7 

文字数 939文字

笹塚(ささづか) ツカサの依頼を整理すると、

"文化祭まで"、という期限付きで吹奏楽部に入部すること、
文化祭の演奏会で吹奏楽部員と混ざって一緒に演奏すること、

である。

文化祭は秋にやることが多いが、杏仲高校もその多数派の一校であった。
開催は来月の中旬、準備できる時間は約一か月だ。
さらに、この校舎を使っての開催は今年が最後になるため、保護者一同も教師側も、是が非でも盛り上げたいと切望している。また生徒たち自身も、最後の文化祭の思い出作りに心が傾いているかもしれない。
が、その一方で部長である笹塚(ささづか) ツカサや吹奏楽部の顧問には多大なプレッシャーがかかっているのも確かであった。

*

(れん)は中庭のベンチに掛け、ここ最近では珍しく一人で昼食をとっていた。武本(たけもと)烏山(からすやま)はそれぞれ用事があるようで今は一緒にいない。
江草(えぐさ)先輩。」
呼ばれて振り向くと男子生徒が二人歩いてきた。
「あ、えっと…、」
そのうちの一人は昨日会ったばかりの知っている顔だ。だが名前が出てこない。
「副部長の七餅(ななもち)です。」
そうだ、七餅(ななもち)(りつ)君だ。

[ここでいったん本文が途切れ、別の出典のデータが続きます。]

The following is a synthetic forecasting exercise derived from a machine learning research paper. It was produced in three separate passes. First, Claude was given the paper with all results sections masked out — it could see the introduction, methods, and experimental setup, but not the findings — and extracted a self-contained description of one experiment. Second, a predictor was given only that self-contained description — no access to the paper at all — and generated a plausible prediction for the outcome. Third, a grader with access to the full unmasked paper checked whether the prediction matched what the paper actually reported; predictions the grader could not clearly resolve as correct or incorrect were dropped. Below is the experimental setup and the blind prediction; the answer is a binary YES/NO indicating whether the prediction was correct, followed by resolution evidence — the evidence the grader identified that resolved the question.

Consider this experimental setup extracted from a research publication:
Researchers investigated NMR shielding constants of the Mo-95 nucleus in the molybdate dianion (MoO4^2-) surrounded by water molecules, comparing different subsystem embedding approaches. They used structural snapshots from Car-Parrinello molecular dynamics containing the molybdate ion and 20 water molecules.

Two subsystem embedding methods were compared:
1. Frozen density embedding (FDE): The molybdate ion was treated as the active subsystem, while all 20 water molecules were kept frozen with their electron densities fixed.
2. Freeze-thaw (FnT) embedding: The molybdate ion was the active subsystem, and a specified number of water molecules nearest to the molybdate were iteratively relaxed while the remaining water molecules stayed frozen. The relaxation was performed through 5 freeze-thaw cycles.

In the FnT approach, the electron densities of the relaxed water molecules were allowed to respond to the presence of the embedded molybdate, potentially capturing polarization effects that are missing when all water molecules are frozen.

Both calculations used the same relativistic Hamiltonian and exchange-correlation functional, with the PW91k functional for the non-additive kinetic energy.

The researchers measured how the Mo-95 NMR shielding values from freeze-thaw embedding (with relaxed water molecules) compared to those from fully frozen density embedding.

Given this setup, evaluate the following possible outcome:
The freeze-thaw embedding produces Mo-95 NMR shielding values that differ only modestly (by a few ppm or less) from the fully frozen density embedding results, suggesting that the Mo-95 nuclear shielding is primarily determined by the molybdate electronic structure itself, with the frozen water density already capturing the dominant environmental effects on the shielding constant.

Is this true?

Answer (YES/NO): NO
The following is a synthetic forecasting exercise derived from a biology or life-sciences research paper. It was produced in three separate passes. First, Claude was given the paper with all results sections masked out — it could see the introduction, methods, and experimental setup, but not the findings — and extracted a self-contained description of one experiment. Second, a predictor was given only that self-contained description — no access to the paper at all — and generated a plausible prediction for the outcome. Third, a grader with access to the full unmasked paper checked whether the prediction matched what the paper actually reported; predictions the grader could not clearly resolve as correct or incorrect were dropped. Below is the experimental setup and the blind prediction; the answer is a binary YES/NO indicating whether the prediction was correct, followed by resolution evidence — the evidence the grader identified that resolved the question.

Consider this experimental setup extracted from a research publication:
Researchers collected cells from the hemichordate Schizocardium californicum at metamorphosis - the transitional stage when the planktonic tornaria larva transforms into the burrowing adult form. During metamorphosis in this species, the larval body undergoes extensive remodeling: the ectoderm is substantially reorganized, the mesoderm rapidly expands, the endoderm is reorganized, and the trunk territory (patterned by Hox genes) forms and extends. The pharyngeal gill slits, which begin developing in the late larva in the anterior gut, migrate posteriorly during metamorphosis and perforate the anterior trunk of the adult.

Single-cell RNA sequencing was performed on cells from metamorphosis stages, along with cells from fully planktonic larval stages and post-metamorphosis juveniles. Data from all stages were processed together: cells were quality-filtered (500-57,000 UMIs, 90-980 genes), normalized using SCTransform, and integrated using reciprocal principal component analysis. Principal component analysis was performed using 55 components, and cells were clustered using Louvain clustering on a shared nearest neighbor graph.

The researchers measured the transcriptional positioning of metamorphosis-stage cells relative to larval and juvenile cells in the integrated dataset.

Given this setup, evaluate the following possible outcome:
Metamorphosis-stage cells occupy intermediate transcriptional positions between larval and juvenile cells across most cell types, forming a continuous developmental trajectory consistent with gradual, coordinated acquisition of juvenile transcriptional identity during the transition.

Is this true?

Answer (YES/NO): NO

割と珍しい苗字と名前だから印象に残っていた。
…覚えてなかったけど…。
「ごめんなさい。」
(れん)は名前を忘れていたことを素直に謝罪した。
「いいえ。あの、譜面をコピーして部室に戻るところでした。丁度先輩を見掛けたので。」
別段七餅(ななもち)に名前を憶えていなかったことを気にした様子はなかった。
「譜面、いま渡してもいいですか?」
七餅(ななもち)の手にはいくつかの楽譜の束があった。そのほとんどが、臨時に入部した(れん)のための譜面だ。ここで渡せたら合理的だろうが、(れん)の両手にはサンドイッチが二つずつあって受け取るにはどうにも恰好が悪い。
「…えっと…、部室で渡しますね。曲の説明もしたいので。」
「ええ…。」
「……。」
何となくムズムズと恥ずかしいような気まずい居心地になった。
そこへ唐突に七餅(ななもち)と一緒にいた男子生徒が飛び込んできた。
比喩ではあるけれど、タイミングも内容も、まさに飛び込んできた、と言うしかない会話の切り出し方だった。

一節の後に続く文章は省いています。